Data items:
----------

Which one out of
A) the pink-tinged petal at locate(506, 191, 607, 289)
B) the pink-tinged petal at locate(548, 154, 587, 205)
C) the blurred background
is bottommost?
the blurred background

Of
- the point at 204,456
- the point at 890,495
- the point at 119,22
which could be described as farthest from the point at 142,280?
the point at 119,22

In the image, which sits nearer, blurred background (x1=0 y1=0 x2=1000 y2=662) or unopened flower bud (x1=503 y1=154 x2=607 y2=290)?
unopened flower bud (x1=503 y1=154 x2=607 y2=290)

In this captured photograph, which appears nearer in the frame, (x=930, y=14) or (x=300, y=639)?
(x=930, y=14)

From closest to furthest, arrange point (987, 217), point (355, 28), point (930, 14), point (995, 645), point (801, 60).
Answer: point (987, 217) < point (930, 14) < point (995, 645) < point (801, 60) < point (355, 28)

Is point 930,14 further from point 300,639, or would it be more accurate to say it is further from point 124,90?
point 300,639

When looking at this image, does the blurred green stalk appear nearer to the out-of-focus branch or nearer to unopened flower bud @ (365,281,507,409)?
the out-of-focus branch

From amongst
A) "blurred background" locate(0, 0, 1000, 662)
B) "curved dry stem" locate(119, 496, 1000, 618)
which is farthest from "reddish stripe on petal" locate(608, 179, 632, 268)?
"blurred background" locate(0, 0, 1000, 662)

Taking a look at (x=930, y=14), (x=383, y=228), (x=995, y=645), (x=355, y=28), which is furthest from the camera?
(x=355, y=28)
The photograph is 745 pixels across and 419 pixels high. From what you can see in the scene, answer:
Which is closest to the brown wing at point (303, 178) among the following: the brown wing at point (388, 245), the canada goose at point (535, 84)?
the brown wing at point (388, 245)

----------

• [YOUR INSTRUCTIONS]: Copy out every line of the data above, character for character, with no changes.

• [OUTPUT FOR THIS EXERCISE]:
Which one out of
A) the pink-tinged petal at locate(506, 191, 607, 289)
B) the pink-tinged petal at locate(548, 154, 587, 205)
C) the blurred background
is bottommost?
the blurred background

Of
- the point at 204,456
- the point at 890,495
- the point at 119,22
which could be described as farthest from the point at 142,280?
the point at 119,22

In the image, which sits nearer, blurred background (x1=0 y1=0 x2=1000 y2=662) or unopened flower bud (x1=503 y1=154 x2=607 y2=290)?
unopened flower bud (x1=503 y1=154 x2=607 y2=290)

In this captured photograph, which appears nearer in the frame, (x=930, y=14) or (x=300, y=639)?
(x=930, y=14)

From closest to furthest, arrange point (987, 217), point (355, 28), point (930, 14), point (995, 645), point (801, 60).
Answer: point (987, 217) < point (930, 14) < point (995, 645) < point (801, 60) < point (355, 28)

Is point 930,14 further from point 300,639, or would it be more accurate to say it is further from point 124,90?
point 300,639

When looking at this image, does the blurred green stalk appear nearer to the out-of-focus branch or nearer to unopened flower bud @ (365,281,507,409)?
the out-of-focus branch

From amongst
A) "blurred background" locate(0, 0, 1000, 662)
B) "curved dry stem" locate(119, 496, 1000, 618)
which is farthest from "reddish stripe on petal" locate(608, 179, 632, 268)?
"blurred background" locate(0, 0, 1000, 662)

Taking a look at (x=930, y=14), (x=383, y=228), (x=995, y=645), (x=355, y=28), which is furthest from the camera?
(x=355, y=28)
The photograph is 745 pixels across and 419 pixels high. From what you can see in the scene, answer:
Which is closest to the brown wing at point (303, 178) among the following: the brown wing at point (388, 245), the canada goose at point (535, 84)?
the brown wing at point (388, 245)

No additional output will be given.